Practices
The three principles of DataOps Management come together in two main practises:
1. Data as a Product thinking
2. DataOps
practice 1:
Data products
The development and governance culture is still, deep down, based on project thinking in many companies. In project thinking, the success of work is measured by delivering specified outputs, not by how well the solution fulfills the business needs now and also in the future.
It is critical to change the mindset from completing a development backlog item to building something that can solve also future business problems without constant need for rebuilding everything. Rather than focusing on the output, product thinking is focused on the outcome.
The other needed mindset change in data industry is to shift the focus from data pipelines to data products.
Thinking and managing data as a product is the answer to these mindset changes.
Treat data users as valued customers
Data as a product is about thinking and doing things in a customer-oriented way. Consumers of the data should be treated as customers, whether they are external or internal. This is a simple but very powerful mindset change.
Valuable and adaptable
Data product must be valuable to its users — on its own and in cooperation with other data products. It must solve a set of specific business needs and problems, and it must also be able to adapt to future business needs. Although, data products don't need to be monetized necessarily, it is useful to think whether the customer be ready to pay for the product.
Trustworthy and secure
Lack of trust from users is one of the top reasons why data platforms fail. To be trustworthy, data product needs to be accurate, reliable, and unbiased. Besides the quality of data content, the data product should have clear documentation and processes for maintaining and updating it over time. There should be necessary access control and authorization in place, and It should adhere to required privacy policies, like GDPR. As part of documentation, it is important to codify the customer expectations and elements of trust into a service level agreement. This way there is a continuous system of ensuring the trust of customers.
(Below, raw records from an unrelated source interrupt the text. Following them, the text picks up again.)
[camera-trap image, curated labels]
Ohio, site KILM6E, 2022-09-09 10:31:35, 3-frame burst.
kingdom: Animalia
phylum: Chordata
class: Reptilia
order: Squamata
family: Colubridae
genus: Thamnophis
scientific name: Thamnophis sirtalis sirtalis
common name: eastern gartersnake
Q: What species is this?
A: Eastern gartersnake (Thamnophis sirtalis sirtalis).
Discoverable and understandable
If the user does not even know about the existence of a data product, or cannot find it easily, it cannot create any value. It must also be understandable, which means good design and documentation. Documentation must describe data content, semantics of the data, as well as the technical syntax. Discoverability and understandability are major factors in user experience of a data product.
Continuously managed and improved
Data products rarely stay unchanged over their lifecycle. New data is coming in all the time and there will be changes in the source data and business needs are changing. To ensure the quality and user experience while everything changes, it is critical to continuously measure these aspects and enable continuous improvement of data products.
practice 2:
Dataops
DataOps is in the heart of Agile Data Engine and our philosophy. DataOps is a hybrid approach combining ways of working and technologies. It is still an emerging thing and also a bit hyped.
There are several available definitions for it and they differ a bit depending on the perspective and motive of a defining party. Here are a few good ones:
Gartner:
DataOps is a collaborative data management practice focused on improving the communication, integration, observability and automation of data flows between data managers and data consumers across an organization.
Forbes:
DataOps is a methodology that enhances the quality and reduces the cycle time of data analytics through better communication, collaboration, and automation of processes. It emphasizes continuous integration and delivery, automating data pipeline processes, and implementing policies and processes to ensure high-quality data.
Julian Ereth, DataOps - towards a working definition:
[DataOps is a] Set of practices, processes and technologies that combines an integrated and process-oriented perspective on data with automation and methods from agile software engineering to improve quality, speed and collaboration and promote a culture of continuous improvement.